I seem to be getting a lot of questions about IME’s lately – so here’s a bit more on the topic.

If you have specific complaints about the way in which a medical exam ordered by the Department was conducted, put them in writing.  An IME Comments Form (F245‑053‑000) is available online, or you may call 1‑888‑784‑8059 to request a comment form. You can specify your preferred language. The Department has made efforts to improve the quality of physicians who are approved to perform IME’s, and does take comments and complaints seriously.

That said, these exams are a thorn in everyone’s side. However, they are with us to stay. There are a couple of things you can do.

Make sure you provide an accurate and complete history at your first medical visit following your injury. Often IME’s are ordered because the claims manager does not have a clear picture of how or where the accident occurred and is not sure whether to allow or reject the claim. I can’t tell you how many times I talk to a worker who saw a physician for their injury, but didn’t ‘mention’ it was work related. They didn’t think they were hurt that bad, wanted to keep their job, didn’t want to report it to L&I . . . whatever the reason, we’re working on cleaning up the discrepancy – and the CM orders an IME to try and get a clear picture of what happened.
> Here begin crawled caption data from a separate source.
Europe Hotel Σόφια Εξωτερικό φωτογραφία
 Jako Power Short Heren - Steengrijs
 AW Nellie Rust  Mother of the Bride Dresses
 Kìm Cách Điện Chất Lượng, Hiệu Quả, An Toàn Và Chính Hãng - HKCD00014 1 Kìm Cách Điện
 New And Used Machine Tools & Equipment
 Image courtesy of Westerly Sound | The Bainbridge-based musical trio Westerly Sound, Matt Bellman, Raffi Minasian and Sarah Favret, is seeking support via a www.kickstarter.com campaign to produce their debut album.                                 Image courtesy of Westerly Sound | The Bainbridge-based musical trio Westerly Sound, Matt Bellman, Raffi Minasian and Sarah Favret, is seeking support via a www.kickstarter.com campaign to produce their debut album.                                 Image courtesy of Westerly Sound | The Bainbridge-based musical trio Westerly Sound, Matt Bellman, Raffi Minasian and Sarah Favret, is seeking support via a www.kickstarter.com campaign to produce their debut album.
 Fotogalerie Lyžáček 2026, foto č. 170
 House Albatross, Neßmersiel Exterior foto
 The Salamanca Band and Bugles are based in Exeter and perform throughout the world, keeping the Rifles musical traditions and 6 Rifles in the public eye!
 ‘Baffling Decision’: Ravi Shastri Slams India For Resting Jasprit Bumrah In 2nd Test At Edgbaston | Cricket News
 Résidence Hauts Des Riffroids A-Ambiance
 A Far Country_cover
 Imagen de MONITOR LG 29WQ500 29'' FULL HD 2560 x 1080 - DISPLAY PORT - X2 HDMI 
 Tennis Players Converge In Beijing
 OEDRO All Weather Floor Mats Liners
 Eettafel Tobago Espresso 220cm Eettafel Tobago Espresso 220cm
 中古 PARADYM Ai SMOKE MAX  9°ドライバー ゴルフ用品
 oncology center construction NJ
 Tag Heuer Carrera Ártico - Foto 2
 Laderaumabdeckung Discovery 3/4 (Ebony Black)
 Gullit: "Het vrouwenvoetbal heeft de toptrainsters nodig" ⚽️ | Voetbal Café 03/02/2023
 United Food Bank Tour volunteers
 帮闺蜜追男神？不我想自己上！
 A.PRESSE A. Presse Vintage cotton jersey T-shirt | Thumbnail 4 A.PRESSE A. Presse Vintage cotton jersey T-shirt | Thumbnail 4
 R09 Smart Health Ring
Encourage your treating medical provider to provide detailed chart notes and comprehensive treatment plans to the claims manager. Often IME’s are ordered because the claims manager is not getting information from the Doctor. Make sure the AP is responding to all requests for information as timely as possible and is keeping the CM informed.

You must be proactive in your treatment. Often IME’s are ordered because treatment seems to be stalled with no discernible improvement over multiple follow up visits. If all the CM sees is the same chart note with a different date, no change in findings or treatment recommendations and instructions to follow up in 6 weeks, an IME is going to be ordered. This is especially true if you are not working. Your condition should be improving, treatment or diagnostic studies should be ordered and obtained smoothly. There should be progress.

When your medical condition stabilizes and its time to get a permanent impairment rating and close the claim, ask your AP to do the exam and the rating. The Department encourages treating physicians to provide PPD ratings for their patients. If your AP provides a rating, you are less likely to see an IME ordered. If your physician can’t or won’t provide an impairment rating, ask them to refer you to someone else to get the rating. They can refer you to a colleague or someone on the Department’s Approved list – in either case you may avoid having to attend an IME.

These steps may help avoid an IME in the first place. When an exam is scheduled, be prepared, be honest, do not exaggerate. (This topic should be an entire post!)